손해배상(기)
1. The plaintiff's claim is dismissed.
2. The costs of lawsuit shall be borne by the Plaintiff.
1. Basic facts
A. On June 2016 and July 2016, the Defendant expressed the phrase “D (hereinafter “D”) representative director E of the D Co., Ltd. (hereinafter “D”) that “the agency allocation volume of F, G, H, I, etc. to be listed (hereinafter “instant public offering”) can be considered as 105% of the public offering price. As such, the Defendant would guarantee the principal of the investment and pay 50% of the profits.”
B. Accordingly, the Defendant solicited the Plaintiff to make the instant public offering, and the Plaintiff transferred the sum of KRW 117,440,000,000 to D as the said public offering capital investment, from June 10, 2016 to July 22, 2016.

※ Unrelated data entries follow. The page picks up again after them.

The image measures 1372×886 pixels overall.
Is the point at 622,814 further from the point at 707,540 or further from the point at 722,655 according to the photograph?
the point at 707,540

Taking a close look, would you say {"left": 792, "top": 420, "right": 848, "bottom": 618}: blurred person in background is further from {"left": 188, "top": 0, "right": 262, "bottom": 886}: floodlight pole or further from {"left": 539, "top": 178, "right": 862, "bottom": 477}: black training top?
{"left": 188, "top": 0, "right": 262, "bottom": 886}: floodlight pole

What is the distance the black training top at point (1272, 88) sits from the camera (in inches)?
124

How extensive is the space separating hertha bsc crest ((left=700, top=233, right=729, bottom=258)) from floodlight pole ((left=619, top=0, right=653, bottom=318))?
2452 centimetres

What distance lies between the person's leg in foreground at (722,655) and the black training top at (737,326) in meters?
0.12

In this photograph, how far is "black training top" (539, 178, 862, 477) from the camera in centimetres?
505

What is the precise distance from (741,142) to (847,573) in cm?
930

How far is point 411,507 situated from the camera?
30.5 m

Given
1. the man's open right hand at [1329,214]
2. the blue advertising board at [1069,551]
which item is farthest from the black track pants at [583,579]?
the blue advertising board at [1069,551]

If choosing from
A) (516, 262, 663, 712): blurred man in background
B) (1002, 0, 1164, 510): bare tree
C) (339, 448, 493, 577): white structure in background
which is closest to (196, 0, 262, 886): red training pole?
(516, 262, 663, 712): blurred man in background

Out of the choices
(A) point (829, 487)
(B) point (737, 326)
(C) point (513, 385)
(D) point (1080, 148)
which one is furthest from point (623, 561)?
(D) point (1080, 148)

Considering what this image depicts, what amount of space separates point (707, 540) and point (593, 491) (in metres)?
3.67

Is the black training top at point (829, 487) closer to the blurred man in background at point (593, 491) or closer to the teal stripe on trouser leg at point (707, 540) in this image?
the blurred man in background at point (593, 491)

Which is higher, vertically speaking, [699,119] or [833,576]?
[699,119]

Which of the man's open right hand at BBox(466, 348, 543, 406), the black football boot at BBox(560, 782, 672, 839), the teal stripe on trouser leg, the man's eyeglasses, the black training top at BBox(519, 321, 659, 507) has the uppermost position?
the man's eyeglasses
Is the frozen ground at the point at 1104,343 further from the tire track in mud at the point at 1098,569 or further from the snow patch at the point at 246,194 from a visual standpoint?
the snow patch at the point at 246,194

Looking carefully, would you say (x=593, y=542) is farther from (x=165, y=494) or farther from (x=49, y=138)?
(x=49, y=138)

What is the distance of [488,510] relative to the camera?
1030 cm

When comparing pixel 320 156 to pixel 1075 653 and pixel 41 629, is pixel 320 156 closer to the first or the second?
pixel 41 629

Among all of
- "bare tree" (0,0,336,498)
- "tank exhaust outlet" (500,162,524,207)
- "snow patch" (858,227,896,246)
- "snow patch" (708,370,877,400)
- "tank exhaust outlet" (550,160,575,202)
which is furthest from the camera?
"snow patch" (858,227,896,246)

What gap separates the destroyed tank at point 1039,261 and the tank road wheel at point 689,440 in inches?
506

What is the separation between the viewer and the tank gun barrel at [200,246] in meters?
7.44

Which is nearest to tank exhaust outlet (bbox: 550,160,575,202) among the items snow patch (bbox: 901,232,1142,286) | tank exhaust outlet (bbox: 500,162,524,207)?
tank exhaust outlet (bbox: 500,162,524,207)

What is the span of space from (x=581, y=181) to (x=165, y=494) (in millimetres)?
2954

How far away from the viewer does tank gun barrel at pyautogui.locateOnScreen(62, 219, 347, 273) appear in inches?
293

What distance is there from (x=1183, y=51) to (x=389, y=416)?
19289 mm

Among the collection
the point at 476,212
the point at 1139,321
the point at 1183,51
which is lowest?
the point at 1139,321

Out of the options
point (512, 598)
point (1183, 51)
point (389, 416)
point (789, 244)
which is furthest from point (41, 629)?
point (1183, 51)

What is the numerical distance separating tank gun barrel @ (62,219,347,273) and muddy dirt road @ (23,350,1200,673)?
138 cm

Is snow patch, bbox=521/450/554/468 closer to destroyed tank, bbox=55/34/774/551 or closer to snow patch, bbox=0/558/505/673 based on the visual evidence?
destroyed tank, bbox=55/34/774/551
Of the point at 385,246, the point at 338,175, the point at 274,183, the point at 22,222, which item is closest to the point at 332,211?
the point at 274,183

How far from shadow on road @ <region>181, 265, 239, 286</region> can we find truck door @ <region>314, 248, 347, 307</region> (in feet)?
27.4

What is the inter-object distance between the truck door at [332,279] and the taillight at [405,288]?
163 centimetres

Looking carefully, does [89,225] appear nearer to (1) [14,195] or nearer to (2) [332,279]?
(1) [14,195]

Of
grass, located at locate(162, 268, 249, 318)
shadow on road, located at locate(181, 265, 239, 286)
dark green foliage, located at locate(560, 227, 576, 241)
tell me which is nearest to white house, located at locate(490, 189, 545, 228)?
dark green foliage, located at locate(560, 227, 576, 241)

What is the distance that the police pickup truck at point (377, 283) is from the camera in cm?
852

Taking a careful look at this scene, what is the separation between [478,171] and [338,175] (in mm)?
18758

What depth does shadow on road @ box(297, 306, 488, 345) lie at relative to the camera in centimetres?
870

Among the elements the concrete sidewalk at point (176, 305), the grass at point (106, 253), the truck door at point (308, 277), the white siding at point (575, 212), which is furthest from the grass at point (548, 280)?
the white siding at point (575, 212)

C. However, despite the receipt of investment funds under the name of a public offering, E has to invest only only a part of the investment funds in the public offering share, and most of them have to be used in the repayment of debts to existing investors. Since it is not a managing entity or beneficiary of the fund, there was no intent or ability to pay principal and earnings to the victims such as the Plaintiff.
Nevertheless, in collusion with J, E acquired approximately KRW 2.26,855 million in total from 9 victims, including the Plaintiff’s investment amount of KRW 1.177,440,000,00 from 9 victims, as a public offering investment amount, and thereby, it became final and conclusive that E was sentenced to three years of imprisonment.
(Ground of recognition), Gap evidence 7, the purport of the entire pleadings, and the facts of the absence of dispute (applicable to recognition)
2. Determination
A. The main point of the Plaintiff’s assertion is as follows, and the Defendant acquired a total of KRW 1.21,074 million from the Plaintiff as a public offering principal investment, thereby causing damage equivalent to the above amount to the Plaintiff.
Therefore, as part of the above damages, the defendant is obligated to pay damages of KRW 1100 million and damages for delay to the plaintiff.
(1) The Defendant is actively engaged in the above fraudulent conduct of E, such as preparing and delivering the stock acquisition agreement and the details of the transaction with respect to the instant public offering made between the Plaintiff and D, and receiving KRW 19 million in the amount of money.